> [What you should do] Can you copy word for word everything in the comment thread on search result counts from "I believe that" down to "missed something obvious."?

══ Text under study

One question I have, after doing this is why search engines take the time to tell us that they are showing us that that these are “Results 1 – 100 of about xxx,xxx,xxx for [query term].” Why do they also tell us how long the search might have taken as well? I guess it helps make the results appear more authentic.
For terms that appear in the search engines databases that show up less than 1,000 times, if you actually go to the last result in the listing, you can get more accurate numbers. If you want to try to estimate the actual sizes of the different search engine databases, there is a method that you could try to use. As the Cuill blog post notes:
Using anywhere from 2% to 10% isn’t necessarily bad. Many people have relied for years on Comscore numbers to measure search traffic. When you see a news site reporting that Google has 65 percent of search traffic compared to something like 16 percent for the next largest search engine, the stats that are being referred to are usually Comscore numbers. Comscore tracks around 2 million searchers in the US from are a panel of searchers who have agreed to have their searches tracked in exchange for something like antivirus software or the chance to win a sweepstakes. That’rs out of more than 200 million internet users in the United States, or 1/2 of a percent. (They are just starting to move beyond this approach though.)
It’s possible that search engines might use numbers like these to try to identify stop words, though it’s possible that the search engines have been treating stopwords very differently since at least early 2008. The word “the” may be a stop word for some queries, but not for a query such as “The Matrix.” The words “to,” and “be,” and “not,” could be considered stop words, but not when they appear in the phrase, “to be or not to be.” Google hasn’t been telling us at the top of search results that they may have removed some words from searches because those are “stop words,” since at least the early months of 2008. That seems to be an interesting upgrade of the search engine that many people don’t talk about much.
An interesting question. Over the years, we’ve seen Google and Yahoo both make announcements about the size of their databases, one-upping each over every so often. It’s quite possible that Google has a larger database than Yahoo, but after the first few billion pages, it’s hard to tell how meaningful that might be. Yahoo announced at a recent conference that at least 1/3 of the pages that they see on the Web are duplicates of each other.
I believe that I’ve been seeing much larger numbers from Yahoo than from Google for many different query terms since at least 2005. It’s possible that Yahoo is estimating differently than Google. I’ve never taken that to mean that Yahoo has a larger database than Google, though I’ve sometimes wondered if Yahoo did that on purpose to make it look as if they did.
Bill, I actually missed the point of this comparison. How is this data beneficial for SEO purposes. Sorry if I missed something obvious.
Hi Ravi,
One of the ways that we learn about what search engines do, and how they work is to look at search results, to make comparisons, to see some of the differences between what different ones do, and how they work. While I tend to focus here on search related patent filings and white papers with a majority of my posts, I sometimes like to just experiment a little with search results, even if to satisfy only my curiosity or have some fun.
This post probably won’t help you make money fast, it likely won’t give you some magical bullet to make pages rank higher than other pages, it may not even provide you with some special insight into how search engines work. But it does point out some things about how search engines work that is beneficial to SEO. Those points are actually many of the things that I wrote above that I mentioned limit the value of this comparison, and are the real point behind this post. Sometimes coming up with questions is more valuable than coming up with answers.

════
══ Supplied entries

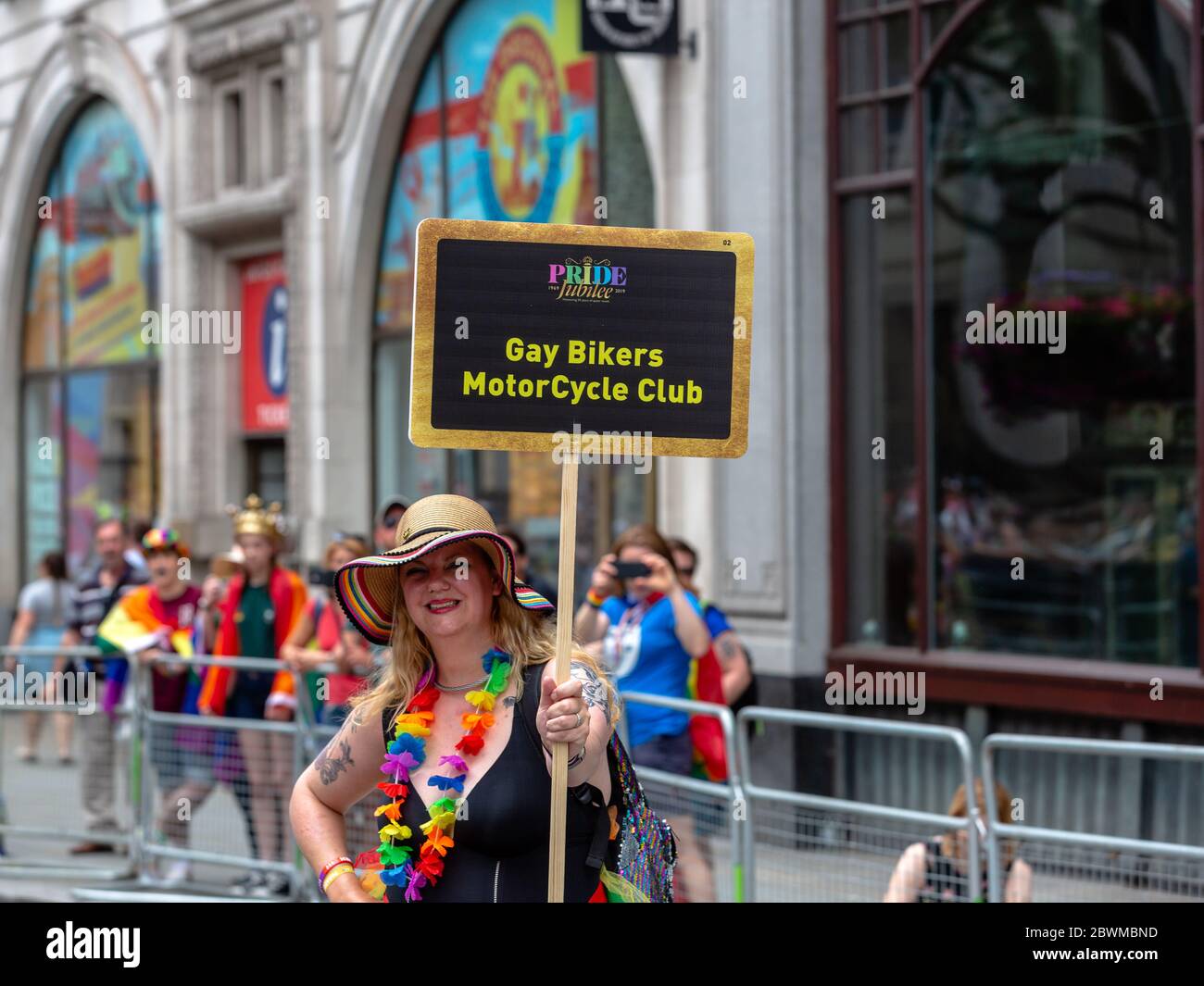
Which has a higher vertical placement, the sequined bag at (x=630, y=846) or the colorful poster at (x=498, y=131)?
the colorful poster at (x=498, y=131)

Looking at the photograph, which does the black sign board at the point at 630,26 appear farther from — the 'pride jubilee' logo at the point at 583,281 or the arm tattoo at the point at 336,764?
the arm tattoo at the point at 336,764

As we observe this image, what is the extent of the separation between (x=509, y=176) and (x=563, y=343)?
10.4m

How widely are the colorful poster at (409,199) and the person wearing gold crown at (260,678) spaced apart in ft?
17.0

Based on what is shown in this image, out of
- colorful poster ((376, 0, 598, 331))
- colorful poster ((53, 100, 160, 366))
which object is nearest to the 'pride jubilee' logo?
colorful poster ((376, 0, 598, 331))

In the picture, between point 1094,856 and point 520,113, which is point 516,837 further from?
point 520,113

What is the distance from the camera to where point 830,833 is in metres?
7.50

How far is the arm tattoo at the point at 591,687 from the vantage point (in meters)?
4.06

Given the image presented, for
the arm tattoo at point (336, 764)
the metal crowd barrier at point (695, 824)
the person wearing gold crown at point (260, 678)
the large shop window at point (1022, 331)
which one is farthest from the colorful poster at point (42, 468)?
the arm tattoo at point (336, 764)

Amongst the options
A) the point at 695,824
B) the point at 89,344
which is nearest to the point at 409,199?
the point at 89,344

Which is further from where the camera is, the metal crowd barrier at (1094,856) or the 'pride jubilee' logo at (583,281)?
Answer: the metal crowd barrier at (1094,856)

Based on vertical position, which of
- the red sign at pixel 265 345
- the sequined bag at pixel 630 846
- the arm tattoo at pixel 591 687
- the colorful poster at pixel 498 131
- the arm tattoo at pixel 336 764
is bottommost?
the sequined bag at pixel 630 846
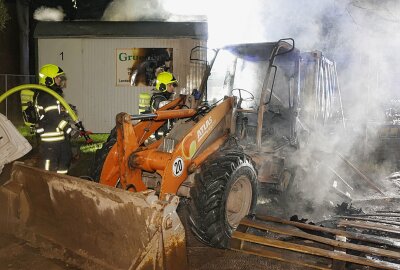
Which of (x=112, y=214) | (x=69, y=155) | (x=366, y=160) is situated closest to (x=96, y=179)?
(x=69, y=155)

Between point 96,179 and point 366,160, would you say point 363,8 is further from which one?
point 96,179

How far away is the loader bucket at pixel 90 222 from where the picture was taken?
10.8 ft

════
══ Supplied entries

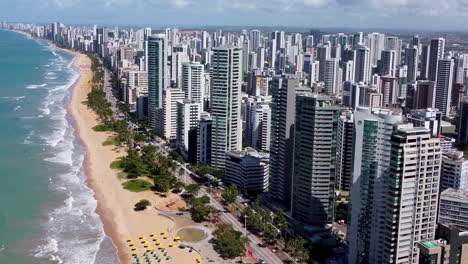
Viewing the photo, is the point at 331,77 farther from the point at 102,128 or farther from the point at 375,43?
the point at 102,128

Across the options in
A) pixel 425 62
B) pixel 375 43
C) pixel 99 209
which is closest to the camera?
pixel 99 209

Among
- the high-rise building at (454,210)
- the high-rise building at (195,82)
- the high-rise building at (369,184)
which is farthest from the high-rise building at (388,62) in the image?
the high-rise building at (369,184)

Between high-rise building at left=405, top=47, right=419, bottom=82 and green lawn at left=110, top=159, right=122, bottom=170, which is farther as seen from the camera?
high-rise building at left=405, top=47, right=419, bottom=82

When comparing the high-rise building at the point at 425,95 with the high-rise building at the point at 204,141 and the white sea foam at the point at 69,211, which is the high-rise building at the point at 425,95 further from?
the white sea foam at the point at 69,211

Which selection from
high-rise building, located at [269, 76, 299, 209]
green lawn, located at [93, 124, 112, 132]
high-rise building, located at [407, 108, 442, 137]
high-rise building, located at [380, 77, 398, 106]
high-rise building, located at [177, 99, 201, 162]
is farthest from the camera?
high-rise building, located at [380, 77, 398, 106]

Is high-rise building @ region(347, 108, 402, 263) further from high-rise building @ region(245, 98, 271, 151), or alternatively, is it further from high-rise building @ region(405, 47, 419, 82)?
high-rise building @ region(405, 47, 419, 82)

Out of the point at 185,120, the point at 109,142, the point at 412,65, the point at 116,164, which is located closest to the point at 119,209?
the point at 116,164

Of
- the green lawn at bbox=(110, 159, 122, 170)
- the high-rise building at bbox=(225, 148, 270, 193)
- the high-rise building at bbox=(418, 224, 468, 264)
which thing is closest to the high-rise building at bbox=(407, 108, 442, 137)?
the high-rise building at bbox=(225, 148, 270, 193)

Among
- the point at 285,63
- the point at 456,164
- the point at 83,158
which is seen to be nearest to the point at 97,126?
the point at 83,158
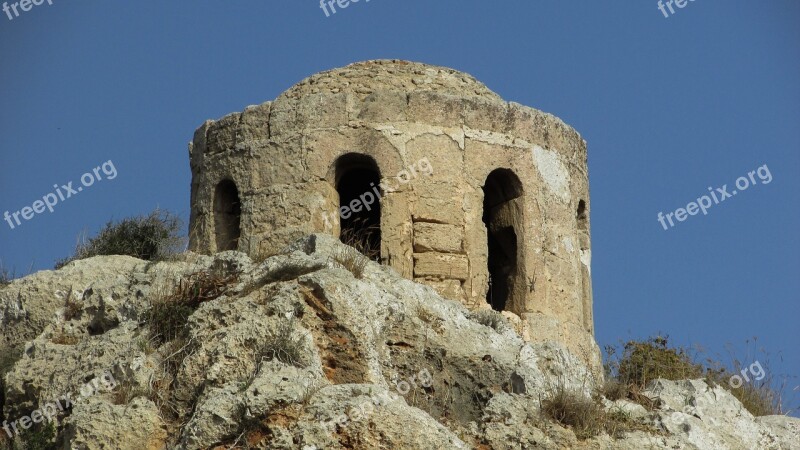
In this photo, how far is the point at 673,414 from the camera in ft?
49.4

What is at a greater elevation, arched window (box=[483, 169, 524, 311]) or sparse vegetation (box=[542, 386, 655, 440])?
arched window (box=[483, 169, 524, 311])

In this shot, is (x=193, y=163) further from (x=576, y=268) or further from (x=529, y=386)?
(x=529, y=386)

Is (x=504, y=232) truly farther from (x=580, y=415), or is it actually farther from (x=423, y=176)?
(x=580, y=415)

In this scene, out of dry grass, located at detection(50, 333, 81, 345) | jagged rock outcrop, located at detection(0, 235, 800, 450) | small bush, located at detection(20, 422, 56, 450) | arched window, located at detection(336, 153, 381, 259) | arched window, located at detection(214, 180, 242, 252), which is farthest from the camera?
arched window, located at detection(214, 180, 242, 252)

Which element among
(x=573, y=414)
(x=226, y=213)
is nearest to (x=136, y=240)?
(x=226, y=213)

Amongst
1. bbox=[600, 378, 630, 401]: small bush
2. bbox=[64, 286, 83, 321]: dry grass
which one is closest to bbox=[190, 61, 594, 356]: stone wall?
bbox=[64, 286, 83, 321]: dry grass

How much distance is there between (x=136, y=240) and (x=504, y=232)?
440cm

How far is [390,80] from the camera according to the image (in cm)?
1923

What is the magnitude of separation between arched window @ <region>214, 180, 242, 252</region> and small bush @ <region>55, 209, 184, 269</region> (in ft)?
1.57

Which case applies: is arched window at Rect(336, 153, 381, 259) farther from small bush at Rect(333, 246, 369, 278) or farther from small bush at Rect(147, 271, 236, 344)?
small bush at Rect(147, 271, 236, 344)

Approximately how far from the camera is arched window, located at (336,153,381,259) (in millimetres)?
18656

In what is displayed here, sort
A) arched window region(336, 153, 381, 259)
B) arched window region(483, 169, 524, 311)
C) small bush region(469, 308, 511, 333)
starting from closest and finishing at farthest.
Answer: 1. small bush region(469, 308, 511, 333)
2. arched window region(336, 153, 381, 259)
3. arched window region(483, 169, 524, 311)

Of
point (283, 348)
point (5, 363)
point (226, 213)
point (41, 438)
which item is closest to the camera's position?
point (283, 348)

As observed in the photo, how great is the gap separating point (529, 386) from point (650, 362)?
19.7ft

════

> [Completed task]
I believe that I’ve been seeing much larger numbers from Yahoo than from Google for many different query terms since at least 2005. It’s possible that Yahoo is estimating differently than Google. I’ve never taken that to mean that Yahoo has a larger database than Google, though I’ve sometimes wondered if Yahoo did that on purpose to make it look as if they did.
Bill, I actually missed the point of this comparison. How is this data beneficial for SEO purposes. Sorry if I missed something obvious.